Renata Kim zaatakowała nasz pastisz wspomnianej wyżej kampanii – plakaty z tekstem „#Polska jadę tam”, gdzie zdaniem dziennikarki „obłudnie udawaliśmy, że wśród uchodźców kryją się terroryści”. Mimo że taki własnie obrót rzeczy zapowiada Państwo Islamskie. Mimo że włoskie służby mówią o imigrantach, z których kilkunastu z każdej łodzi znika w komórkach terrorystycznych. Mimo że jeden z zamachowców na muzeum Bardo w Tunisie tak właśnie, z imigrantami, dostał się do Włoch.
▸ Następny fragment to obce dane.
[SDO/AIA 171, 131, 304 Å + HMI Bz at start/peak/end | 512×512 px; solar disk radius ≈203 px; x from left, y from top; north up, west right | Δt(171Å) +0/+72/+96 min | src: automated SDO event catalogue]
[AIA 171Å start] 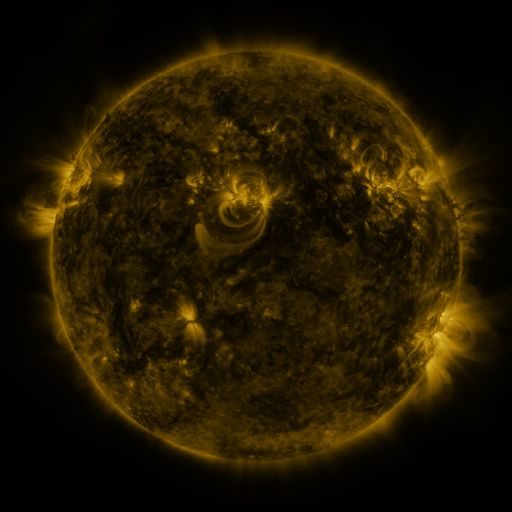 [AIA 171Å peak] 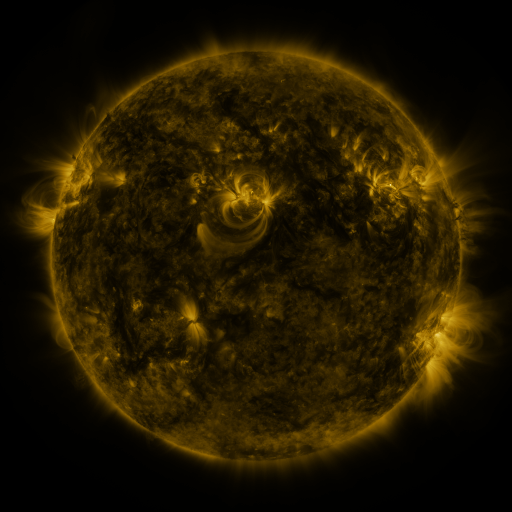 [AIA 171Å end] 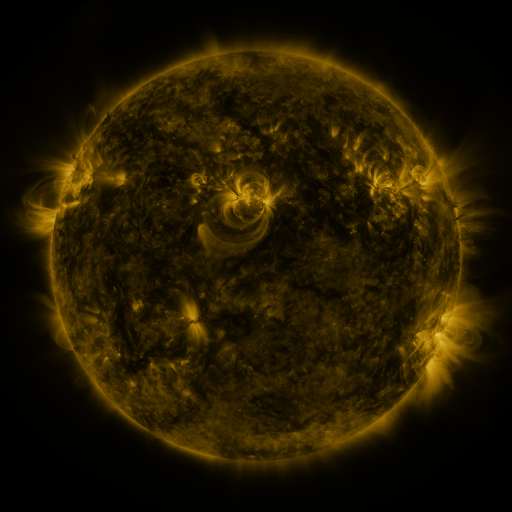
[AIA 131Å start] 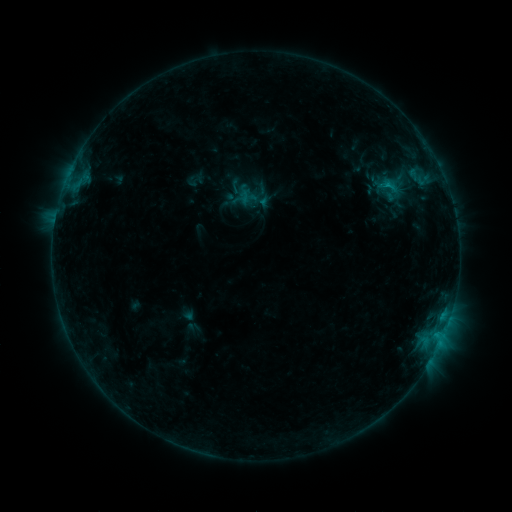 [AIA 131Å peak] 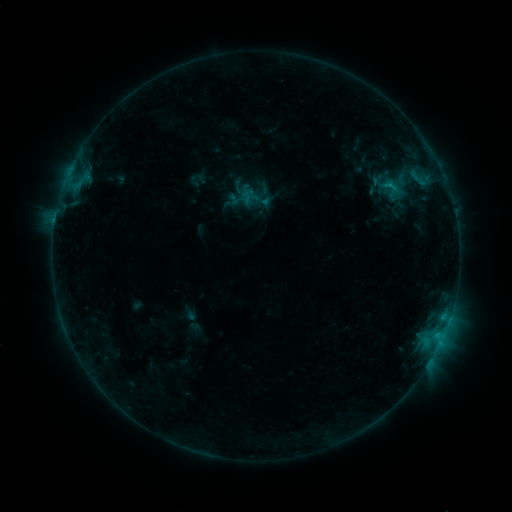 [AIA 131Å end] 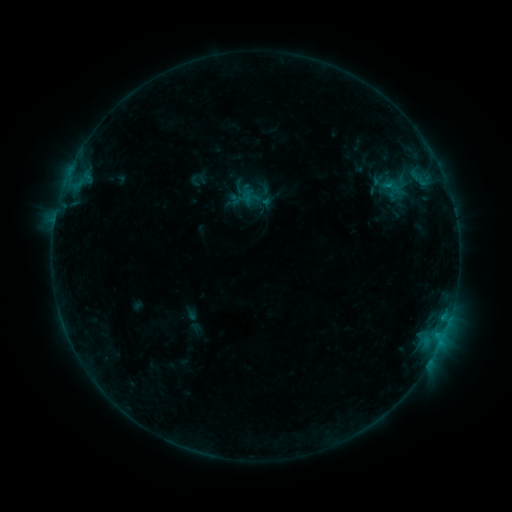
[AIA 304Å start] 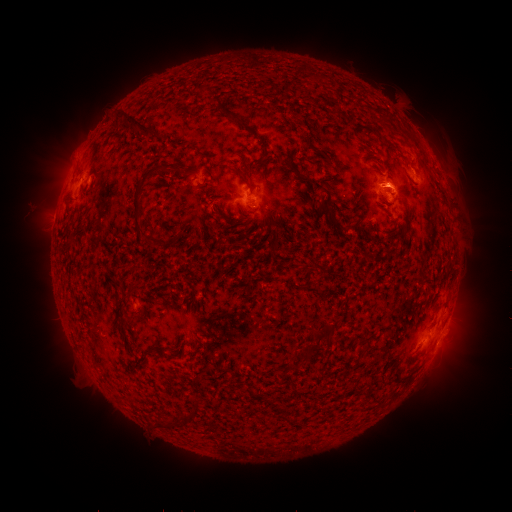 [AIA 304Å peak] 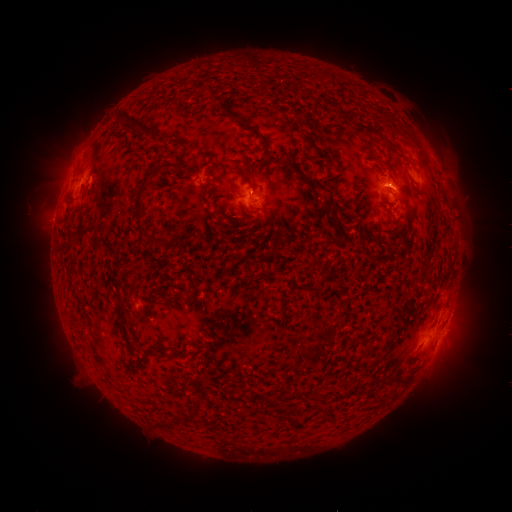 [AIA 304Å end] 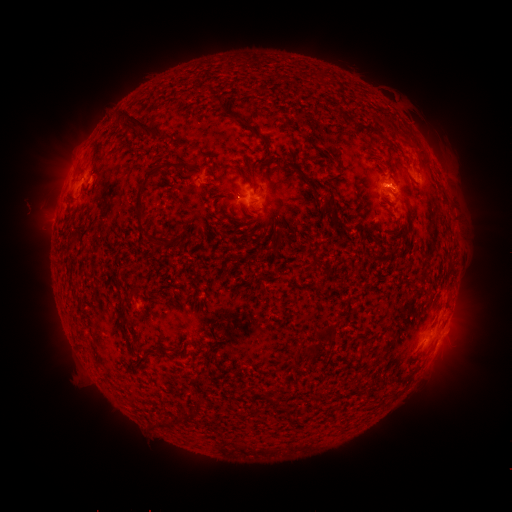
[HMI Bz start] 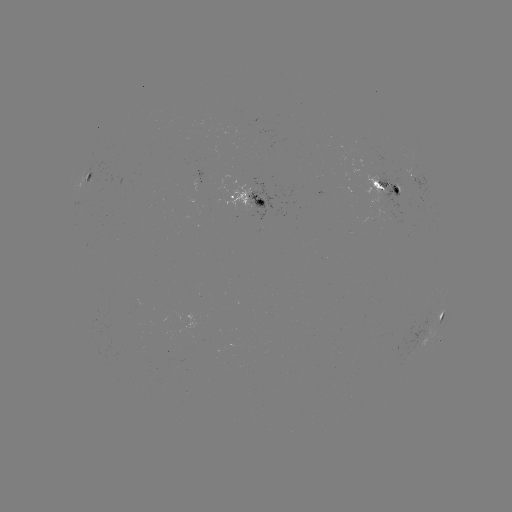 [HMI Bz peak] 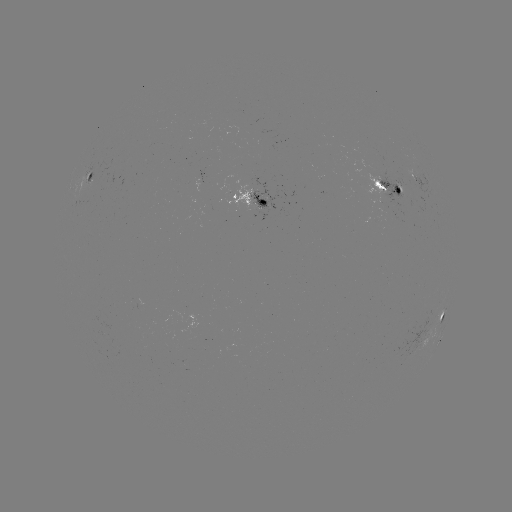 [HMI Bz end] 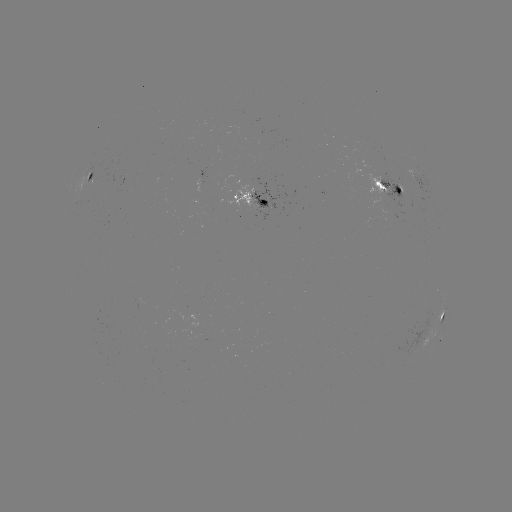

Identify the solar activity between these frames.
emerging-flux region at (389, 199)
Gdyby chodziło jedynie o to, że wszystkie wspomniane trzy osoby kompromitują siebie, byłoby pół biedy. Tu jednak Jabłczyńska i Makłowicz w imię solidarności z Tunezją wysłaliby rodziny z dziećmi na rzeź, a Kim otwierałaby szerzej Polskę na zagrożenie terrorystyczne, o którym dzisiaj głośno w Europie.
Brytyjskie Foreign Office opublikowało mapę zagrożenia terroryzmem islamskim. Czy niskie zagrożenie Europy Środkowo-Wschodniej jest przypadkiem, czy jednak skutkiem tego, że nie posiadamy licznej muzułmańskiej mniejszości? Nie, te słowa nie oznaczają, że wszyscy muzułmanie są terrorystami, ale korelacja pomiędzy liczbą muzułmanów w danym kraju a zagrożeniem jest nazbyt widoczna.
https://themuslimissue.wordpress.com/2015/06/30/the-map-of-muslim-terrorism-all-over-the-world/
Unia Europejska nie wciśnie nam na siłę imigrantów, z którymi nie radzą sobie Włosi. Czy weźmiemy ich dobrowolnie? „Decyzja należy do premier Kopacz” – tak brzmiał podpis na naszym plakacie, mimo że jakiś kolejny niedouczony dziennikarz z „Wyborczej” próbował przekonywać, że to nie premier decyduje tylko Straż Graniczna.
Kogo posłucha więc pani premier? Rozsądku, danych prezentowanych przez brytyjski rząd, ostrzeżeń włoskich służb? Czy też celebrytów, niewiarygodnie tłumaczących się teraz, że „nie wiedzieli” i dziennikarki z „Newsweeka”, której emocjonalne reakcje bardziej przypominają pensjonariuszkę niż osobę pracującą w mediach?
Stawką, poza wspomnianym zagrożeniem terrorystycznym, są także losy partii rządzącej. Może się nawet okazać, że w przypadku błędnych decyzji będzie miała problem z osiągnięciem 20%, a to będzie już dla Platformy koniec.